Even as the rumour mill went into overdrive on the Singapore Exchange (SGX) exploring possible tie-ups with overseas exchange operators, market observers were quick to downplay that likelihood.
Bloomberg had cited "people familiar with the matter" as saying that the SGX had discussed selling a stake in itself - possibly even taking part in a full merger - with parties including Nasdaq and CME Group of the United States.
SGX and the firms all declined comment when asked. Many observers have dismissed such talk, citing SGX's failed US$8.8 billion (S$12 billion) bid for Australian operator ASX in 2010, and Deutsche Boerse's recent blocked €29 billion (S$43 billion) bid for London Stock Exchange Group. They show the difficulty of pulling off such large-scale deals without full government and regulatory support.

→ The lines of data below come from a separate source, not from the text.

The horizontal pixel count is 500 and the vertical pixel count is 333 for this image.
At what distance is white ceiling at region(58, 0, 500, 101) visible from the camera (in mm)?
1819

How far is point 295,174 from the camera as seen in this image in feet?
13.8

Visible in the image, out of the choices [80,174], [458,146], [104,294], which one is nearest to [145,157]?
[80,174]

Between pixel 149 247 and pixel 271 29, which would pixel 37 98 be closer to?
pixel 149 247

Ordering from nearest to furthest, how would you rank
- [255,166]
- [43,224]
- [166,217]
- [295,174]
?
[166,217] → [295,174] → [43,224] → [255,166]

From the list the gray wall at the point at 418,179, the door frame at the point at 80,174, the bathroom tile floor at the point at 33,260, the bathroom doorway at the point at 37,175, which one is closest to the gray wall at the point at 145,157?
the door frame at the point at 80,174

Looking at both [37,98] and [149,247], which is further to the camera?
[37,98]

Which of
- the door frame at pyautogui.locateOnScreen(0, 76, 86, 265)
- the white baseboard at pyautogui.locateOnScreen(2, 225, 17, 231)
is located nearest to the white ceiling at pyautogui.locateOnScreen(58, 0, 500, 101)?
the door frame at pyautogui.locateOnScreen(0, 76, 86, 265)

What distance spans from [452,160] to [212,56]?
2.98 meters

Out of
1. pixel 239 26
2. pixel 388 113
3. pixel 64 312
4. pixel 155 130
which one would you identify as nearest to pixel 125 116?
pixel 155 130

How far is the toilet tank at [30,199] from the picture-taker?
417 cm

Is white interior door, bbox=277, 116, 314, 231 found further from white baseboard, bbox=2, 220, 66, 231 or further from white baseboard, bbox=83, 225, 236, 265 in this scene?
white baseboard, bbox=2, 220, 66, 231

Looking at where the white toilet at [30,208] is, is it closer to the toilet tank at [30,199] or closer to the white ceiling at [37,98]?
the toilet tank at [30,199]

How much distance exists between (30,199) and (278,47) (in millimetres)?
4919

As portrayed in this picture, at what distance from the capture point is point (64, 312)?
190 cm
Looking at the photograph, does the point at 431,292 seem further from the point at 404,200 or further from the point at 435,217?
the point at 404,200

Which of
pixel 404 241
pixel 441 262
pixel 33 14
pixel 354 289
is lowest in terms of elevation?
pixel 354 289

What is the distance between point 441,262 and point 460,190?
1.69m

But there have also been successes. The SGX's £87 million (S$150 million) purchase of the Baltic Exchange, while a smaller deal, is set to boost the derivatives market here. Analysts pointed to possible synergies for SGX in a major tie-up, including exposure to a much larger market, and more options for local investors, especially if cross-listings are allowed - when a firm lists on one or more foreign exchanges as well as its domestic one.
But some also queried if such deals really draw foreign investors to the local market, and so boost trading liquidity. Analysts cited various issues such as winning more big regional and global firms to raise capital on SGX and lifting trading velocity.
Also, not all bourse collaborations have done well. Trading activity on the Asean Trading Link that allows cross-border trading on the bourses of Singapore, Malaysia and Thailand has been very slow, prompting Jakarta to hold off on joining up. As one analyst said: "Mergers between exchanges are proposed when parties feel their own exchange is marginalised, and they want to create something bigger. But when everyone is concerned about their own liquidity being diluted, or there isn't enough regulatory or government support, then it becomes very difficult to make it work."